◆ **HALAMAN**:

Kantor Walikota Medan Digeledah 12 Jam

kantor-walikota-medan-digeledah-12-jam

Medan, (Analisa). Komisi Pemberantasan Korupsi (KPK) menggeledah Kantor Walikota Medan Jumat (18/10) mulai pukul 09.00 WIB hingga sekitar pukul 21.30 WIB atau sekitar 12 jam. Objek yang digeledah yakni ruang kerja Walikota Medan, Dzulmi Eldin yang berada di lantai dua.

Selain itu, KPK juga menggeledah ruangan subbag pro­tokoler di basement, serta ruang bagian umum di lantai satu.

Dari hasil penggeledahan itu penyi­dik KPK menyita empat koper besar berisi dokumen, barang-barang elektro­nik dan sejumlah dokumen lainnya.

Ketika ditanya seputar peng­gele­dah­an tersebut, penyidik KPK bung­kam. “Tunggu saja keterangan dari Ja­kar­ta, ujar mereka sembari berjalan menuju mobil yang siaga menunggu dengan pengawalan ketat kepolisian.

Penggeledahan didampingi Asisten Ekonomi Pemko Medan Medan, Khai­rul Syahnan. Sejumlah petugas kepo­lisian juga diperbantukan untuk berjaga-jaga.

Terpisah, Juru Bicara KPK Febri Diansyah menye­butkan, dalam peng­geledahan itu KPK menyita sejumlah dokumen perjalanan ke Jepang dan mobil milik staf Pemko Medan.

◆ **SOAL LATIHAN A**:
Jawab pertanyaan berikut berdasarkan berita penggeledahan Kantor Walikota Medan.
(i) Berapa lama KPK menggeledah Kantor Walikota Medan?
(ii) Apa saja yang disita penyidik KPK dari hasil penggeledahan itu?
(iii) Siapa yang mendampingi penggeledahan tersebut?
◆ **SOAL LATIHAN B**:
Tulis ulang bagian berita penggeledahan Kantor Walikota Medan dari "Medan, (Analisa). Komisi Pemberantasan" sampai "di lantai dua.", dengan mengganti "Jumat" menjadi "Kamis".
◆ **SOAL LATIHAN C**:
Lanjutkan berita penggeledahan Kantor Walikota Medan mulai setelah kalimat terakhirnya.

◆ **DAFTAR YANG DIBERIKAN**:

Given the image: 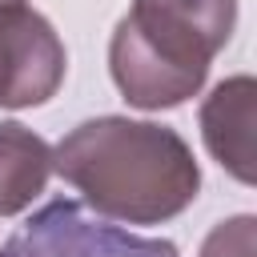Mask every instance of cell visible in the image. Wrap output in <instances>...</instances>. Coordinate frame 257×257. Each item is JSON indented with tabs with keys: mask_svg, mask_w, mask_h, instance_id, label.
<instances>
[{
	"mask_svg": "<svg viewBox=\"0 0 257 257\" xmlns=\"http://www.w3.org/2000/svg\"><path fill=\"white\" fill-rule=\"evenodd\" d=\"M0 257H12V253H8V249H0Z\"/></svg>",
	"mask_w": 257,
	"mask_h": 257,
	"instance_id": "obj_9",
	"label": "cell"
},
{
	"mask_svg": "<svg viewBox=\"0 0 257 257\" xmlns=\"http://www.w3.org/2000/svg\"><path fill=\"white\" fill-rule=\"evenodd\" d=\"M12 4H28V0H0V8H12Z\"/></svg>",
	"mask_w": 257,
	"mask_h": 257,
	"instance_id": "obj_8",
	"label": "cell"
},
{
	"mask_svg": "<svg viewBox=\"0 0 257 257\" xmlns=\"http://www.w3.org/2000/svg\"><path fill=\"white\" fill-rule=\"evenodd\" d=\"M257 253V221L249 213H237L209 229L201 257H253Z\"/></svg>",
	"mask_w": 257,
	"mask_h": 257,
	"instance_id": "obj_7",
	"label": "cell"
},
{
	"mask_svg": "<svg viewBox=\"0 0 257 257\" xmlns=\"http://www.w3.org/2000/svg\"><path fill=\"white\" fill-rule=\"evenodd\" d=\"M60 173L104 221L161 225L181 217L201 193V165L189 141L157 120L92 116L52 149Z\"/></svg>",
	"mask_w": 257,
	"mask_h": 257,
	"instance_id": "obj_1",
	"label": "cell"
},
{
	"mask_svg": "<svg viewBox=\"0 0 257 257\" xmlns=\"http://www.w3.org/2000/svg\"><path fill=\"white\" fill-rule=\"evenodd\" d=\"M4 249L12 257H181L173 241L128 233L68 197L40 205Z\"/></svg>",
	"mask_w": 257,
	"mask_h": 257,
	"instance_id": "obj_3",
	"label": "cell"
},
{
	"mask_svg": "<svg viewBox=\"0 0 257 257\" xmlns=\"http://www.w3.org/2000/svg\"><path fill=\"white\" fill-rule=\"evenodd\" d=\"M237 28V0H133L108 40V72L133 108L161 112L201 92Z\"/></svg>",
	"mask_w": 257,
	"mask_h": 257,
	"instance_id": "obj_2",
	"label": "cell"
},
{
	"mask_svg": "<svg viewBox=\"0 0 257 257\" xmlns=\"http://www.w3.org/2000/svg\"><path fill=\"white\" fill-rule=\"evenodd\" d=\"M68 52L56 28L28 4L0 8V108H36L56 96Z\"/></svg>",
	"mask_w": 257,
	"mask_h": 257,
	"instance_id": "obj_4",
	"label": "cell"
},
{
	"mask_svg": "<svg viewBox=\"0 0 257 257\" xmlns=\"http://www.w3.org/2000/svg\"><path fill=\"white\" fill-rule=\"evenodd\" d=\"M52 177V145L20 120H0V217L24 213Z\"/></svg>",
	"mask_w": 257,
	"mask_h": 257,
	"instance_id": "obj_6",
	"label": "cell"
},
{
	"mask_svg": "<svg viewBox=\"0 0 257 257\" xmlns=\"http://www.w3.org/2000/svg\"><path fill=\"white\" fill-rule=\"evenodd\" d=\"M253 104H257V84L245 72L221 80L201 104V141L213 153V161L241 185H253V177H257V169H253Z\"/></svg>",
	"mask_w": 257,
	"mask_h": 257,
	"instance_id": "obj_5",
	"label": "cell"
}]
</instances>
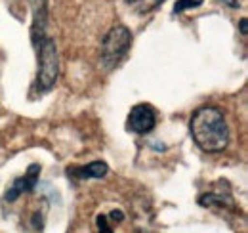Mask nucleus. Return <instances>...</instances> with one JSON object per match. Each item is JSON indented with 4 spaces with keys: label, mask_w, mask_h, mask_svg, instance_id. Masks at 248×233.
I'll return each mask as SVG.
<instances>
[{
    "label": "nucleus",
    "mask_w": 248,
    "mask_h": 233,
    "mask_svg": "<svg viewBox=\"0 0 248 233\" xmlns=\"http://www.w3.org/2000/svg\"><path fill=\"white\" fill-rule=\"evenodd\" d=\"M107 165L105 163H101V161H93L90 165H86V166H77V168H73V170H69V174L75 176V178H80V180H84V178H103V176L107 174Z\"/></svg>",
    "instance_id": "7"
},
{
    "label": "nucleus",
    "mask_w": 248,
    "mask_h": 233,
    "mask_svg": "<svg viewBox=\"0 0 248 233\" xmlns=\"http://www.w3.org/2000/svg\"><path fill=\"white\" fill-rule=\"evenodd\" d=\"M38 174H40V166H38V165H31L29 170L25 172V176L17 178V180L12 183V187L6 191L4 201H6V203H14L19 195L32 191V189L36 187V183H38Z\"/></svg>",
    "instance_id": "5"
},
{
    "label": "nucleus",
    "mask_w": 248,
    "mask_h": 233,
    "mask_svg": "<svg viewBox=\"0 0 248 233\" xmlns=\"http://www.w3.org/2000/svg\"><path fill=\"white\" fill-rule=\"evenodd\" d=\"M111 222H115L109 214H99L97 216V233H113Z\"/></svg>",
    "instance_id": "9"
},
{
    "label": "nucleus",
    "mask_w": 248,
    "mask_h": 233,
    "mask_svg": "<svg viewBox=\"0 0 248 233\" xmlns=\"http://www.w3.org/2000/svg\"><path fill=\"white\" fill-rule=\"evenodd\" d=\"M156 124V113L149 103H138L132 107L128 115V130L134 134H147L155 128Z\"/></svg>",
    "instance_id": "4"
},
{
    "label": "nucleus",
    "mask_w": 248,
    "mask_h": 233,
    "mask_svg": "<svg viewBox=\"0 0 248 233\" xmlns=\"http://www.w3.org/2000/svg\"><path fill=\"white\" fill-rule=\"evenodd\" d=\"M241 33L243 34H247L248 31H247V19H241Z\"/></svg>",
    "instance_id": "12"
},
{
    "label": "nucleus",
    "mask_w": 248,
    "mask_h": 233,
    "mask_svg": "<svg viewBox=\"0 0 248 233\" xmlns=\"http://www.w3.org/2000/svg\"><path fill=\"white\" fill-rule=\"evenodd\" d=\"M219 2H223V4H227V6H231V8H237V6H239L237 0H219Z\"/></svg>",
    "instance_id": "11"
},
{
    "label": "nucleus",
    "mask_w": 248,
    "mask_h": 233,
    "mask_svg": "<svg viewBox=\"0 0 248 233\" xmlns=\"http://www.w3.org/2000/svg\"><path fill=\"white\" fill-rule=\"evenodd\" d=\"M46 0H36L34 2V16H32V27H31V38L34 46L46 36Z\"/></svg>",
    "instance_id": "6"
},
{
    "label": "nucleus",
    "mask_w": 248,
    "mask_h": 233,
    "mask_svg": "<svg viewBox=\"0 0 248 233\" xmlns=\"http://www.w3.org/2000/svg\"><path fill=\"white\" fill-rule=\"evenodd\" d=\"M162 2H164V0H126V4H128L134 12H138V14H149V12H153L155 8H158Z\"/></svg>",
    "instance_id": "8"
},
{
    "label": "nucleus",
    "mask_w": 248,
    "mask_h": 233,
    "mask_svg": "<svg viewBox=\"0 0 248 233\" xmlns=\"http://www.w3.org/2000/svg\"><path fill=\"white\" fill-rule=\"evenodd\" d=\"M204 0H178L174 6V14H182L184 10H191V8H199Z\"/></svg>",
    "instance_id": "10"
},
{
    "label": "nucleus",
    "mask_w": 248,
    "mask_h": 233,
    "mask_svg": "<svg viewBox=\"0 0 248 233\" xmlns=\"http://www.w3.org/2000/svg\"><path fill=\"white\" fill-rule=\"evenodd\" d=\"M132 46V34L124 25H115L101 42V65L111 71L115 69Z\"/></svg>",
    "instance_id": "3"
},
{
    "label": "nucleus",
    "mask_w": 248,
    "mask_h": 233,
    "mask_svg": "<svg viewBox=\"0 0 248 233\" xmlns=\"http://www.w3.org/2000/svg\"><path fill=\"white\" fill-rule=\"evenodd\" d=\"M36 52H38V75H36V83L42 92L50 90L58 81V73H60V58H58V48L54 38L44 36L38 44H36Z\"/></svg>",
    "instance_id": "2"
},
{
    "label": "nucleus",
    "mask_w": 248,
    "mask_h": 233,
    "mask_svg": "<svg viewBox=\"0 0 248 233\" xmlns=\"http://www.w3.org/2000/svg\"><path fill=\"white\" fill-rule=\"evenodd\" d=\"M189 126L195 144L206 153H219L229 146V126L217 107H199L191 116Z\"/></svg>",
    "instance_id": "1"
}]
</instances>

◆ **JAWABAN SOAL A**:
(i) Sekitar 12 jam, mulai pukul 09.00 WIB hingga sekitar pukul 21.30 WIB.
(ii) Empat koper besar berisi dokumen, barang-barang elektronik dan sejumlah dokumen lainnya.
(iii) Asisten Ekonomi Pemko Medan, Khairul Syahnan.

◆ **JAWABAN SOAL B**:
Medan, (Analisa). Komisi Pemberantasan Korupsi (KPK) menggeledah Kantor Walikota Medan Kamis (18/10) mulai pukul 09.00 WIB hingga sekitar pukul 21.30 WIB atau sekitar 12 jam. Objek yang digeledah yakni ruang kerja Walikota Medan, Dzulmi Eldin yang berada di lantai dua.

◆ **JAWABAN SOAL C**:
"KPK menyita dokumen perjalanan ke Jepang, dokumen lain yang terkait, barang bukti elektronik serta ken­daraan salah satu staf pemerintahan Kota Me­dan yang digunakan untuk menerima uang," kata Febri kepada wartawan, di Jakarta Jumat (18/10).

Dibagi Dua

Pada saat bertugas di Kantor Wali­kota Medan, Tim KPK dipecah dua bagian yakni untuk melakukan pengge­ledahan di ruang walikota dan subbag protokoler. Begitu masuk ruangan, pintu kaca langsung dikunci Satuan Polisi Pamong Praja (Satpol PP) Kota Medan. "Sudah ya, sampai di sini saja," pinta mereka.

Tak berapa lama, Wakil Walikota Akh­yar Nasution yang mengenakan pa­kaian olahraga tiba di kantornya dan menemui wartawan. Dia mengaku ma­sih belum bisa berkomunikasi de­ngan walikota. "Sampai sekarang belum ada komunikasi dan kami pun belum bisa melakukan langkah-langkah yang di­per­lukan," katanya.

Disinggung pemeriksaan sejumlah ruangan, Akhyar memastikan pi­haknya siap memberikan data atau informasi diperlukan. "Soal pemerik­saan ruangan, silakan saja karena itu hak KPK," te­gasnya.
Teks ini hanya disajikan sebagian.